The ease of which we’ve both come to see the cottage as home makes my heart soar. We don’t even discuss it. It’s just assumed we will both go back to the cottage, for me to recover there. I know there will come a time when we need to talk about the future, but as long as she’s by my side, I don’t give a shit where we are or what we do.

After spending almost a week in the hospital, and over a month recovering at home, I’ve finally been given the all clear by the doctor. I’m an impatient asshole at the best of times, but the last few weeks have tested my patience more than I thought.

I hate fucking sitting around, not being able to do anything. But the thing I miss most is fucking my girl. She’s been walking around, treating me with kid gloves while I’ve been healing. The most we’ve done is kiss, and even then she’s been scared to hold me too tight in case she breaks me.

I was probably well enough to fool around a little about two weeks ago, but Teigan gave me that look that says she’s not to be messed with, and she refused to touch me until the doctor gave me the all clear.

I was supposed to wait another few days, and go for my check at six-weeks post-op, but I hate waiting, so I brought the appointment forward. Tee thinks the doctor brought it forward due to a scheduling issue, and that’s the type of little white lie I’m happy to keep to myself.

The doctor actually asked me why I was so eager to get cleared after the surgery. He thought it was because I wanted to go back to work, and I let him believe that. It couldn’t exactly say that I brought the appointment forward, so I could be given the all-clear early because my balls are so blue they’re about to drop the fuck off, and I need to fuck my girlfriend.

Thankfully, after a mirage of tests, where he prods and pokes at me way more than I’d like, the doctor tells me I’m all healed. I can resume normal activities, and I’ve never run out of the doctor’s surgery as quickly.
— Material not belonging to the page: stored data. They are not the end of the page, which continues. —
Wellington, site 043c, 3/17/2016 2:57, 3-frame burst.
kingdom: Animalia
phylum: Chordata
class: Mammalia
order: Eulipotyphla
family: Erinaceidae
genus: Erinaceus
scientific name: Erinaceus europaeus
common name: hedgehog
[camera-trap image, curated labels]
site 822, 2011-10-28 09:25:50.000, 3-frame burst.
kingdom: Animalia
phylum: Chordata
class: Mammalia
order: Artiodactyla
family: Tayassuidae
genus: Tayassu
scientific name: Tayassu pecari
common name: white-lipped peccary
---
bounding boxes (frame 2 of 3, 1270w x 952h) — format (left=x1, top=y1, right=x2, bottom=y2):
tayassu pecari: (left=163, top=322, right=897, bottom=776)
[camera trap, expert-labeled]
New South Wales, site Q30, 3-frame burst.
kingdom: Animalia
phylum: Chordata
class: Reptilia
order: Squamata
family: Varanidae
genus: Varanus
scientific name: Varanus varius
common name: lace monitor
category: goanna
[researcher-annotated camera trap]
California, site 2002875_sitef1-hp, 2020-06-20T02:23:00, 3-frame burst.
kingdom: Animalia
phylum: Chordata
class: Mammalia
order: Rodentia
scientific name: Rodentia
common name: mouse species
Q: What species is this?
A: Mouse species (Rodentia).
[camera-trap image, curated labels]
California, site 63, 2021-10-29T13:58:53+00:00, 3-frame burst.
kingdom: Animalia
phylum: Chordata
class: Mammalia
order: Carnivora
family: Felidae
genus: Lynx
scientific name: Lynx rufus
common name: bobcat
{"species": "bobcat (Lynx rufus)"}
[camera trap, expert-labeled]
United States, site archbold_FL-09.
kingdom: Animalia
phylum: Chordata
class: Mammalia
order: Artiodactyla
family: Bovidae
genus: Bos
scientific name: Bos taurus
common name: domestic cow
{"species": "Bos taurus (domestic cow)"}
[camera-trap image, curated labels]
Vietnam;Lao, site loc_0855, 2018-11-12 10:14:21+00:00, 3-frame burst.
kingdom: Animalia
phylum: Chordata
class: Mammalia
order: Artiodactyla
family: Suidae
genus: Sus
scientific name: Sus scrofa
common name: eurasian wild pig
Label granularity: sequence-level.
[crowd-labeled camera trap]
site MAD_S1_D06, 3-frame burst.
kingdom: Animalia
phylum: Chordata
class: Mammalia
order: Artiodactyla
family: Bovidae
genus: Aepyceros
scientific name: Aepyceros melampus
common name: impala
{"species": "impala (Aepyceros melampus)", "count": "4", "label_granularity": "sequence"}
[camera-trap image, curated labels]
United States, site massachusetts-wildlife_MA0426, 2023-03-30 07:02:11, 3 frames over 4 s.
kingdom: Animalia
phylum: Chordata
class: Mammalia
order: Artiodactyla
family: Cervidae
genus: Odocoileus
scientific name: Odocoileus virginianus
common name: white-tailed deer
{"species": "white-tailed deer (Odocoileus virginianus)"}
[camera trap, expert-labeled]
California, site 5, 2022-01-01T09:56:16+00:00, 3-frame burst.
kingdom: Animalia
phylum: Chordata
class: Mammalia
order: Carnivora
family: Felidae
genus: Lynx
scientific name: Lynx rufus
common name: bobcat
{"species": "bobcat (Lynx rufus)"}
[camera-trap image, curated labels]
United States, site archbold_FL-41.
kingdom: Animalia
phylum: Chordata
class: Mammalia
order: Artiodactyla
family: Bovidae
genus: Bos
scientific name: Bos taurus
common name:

There’s just one big problem with my plan to ravish my girl… We have a stupid fucking family meal that I have to attend right away, and so I will have to wait until it’s over to be with Tee.

I may have made my family promises, and I’m fucking trying to be a better brother, but I’m sure there’s not one male in my family that would begrudge me skipping the family dinner, so I can have sex for the first time in nearly six weeks.

Sadly, Bree does not take that same approach, and she will cut my balls off completely if I don’t attend—or if I make us lateby trying to fuck Teigan first. Which is why Teigan and I agreed to meet at Bree’s house after my appointment. As much as I’m looking forward to touching my angel again, I can tell she’s just as desperate as me.

As soon as I open the door to Bree and Liam’s house, I’m hit by the noise and the chaos. Bree rushes to the door, with Esme close on her heels. As soon as she sees me, the little girl throws herself into my arms, asking me how I am. Bree smiles at me, as she reminds Esme to take it easy with me, as I’m still healing.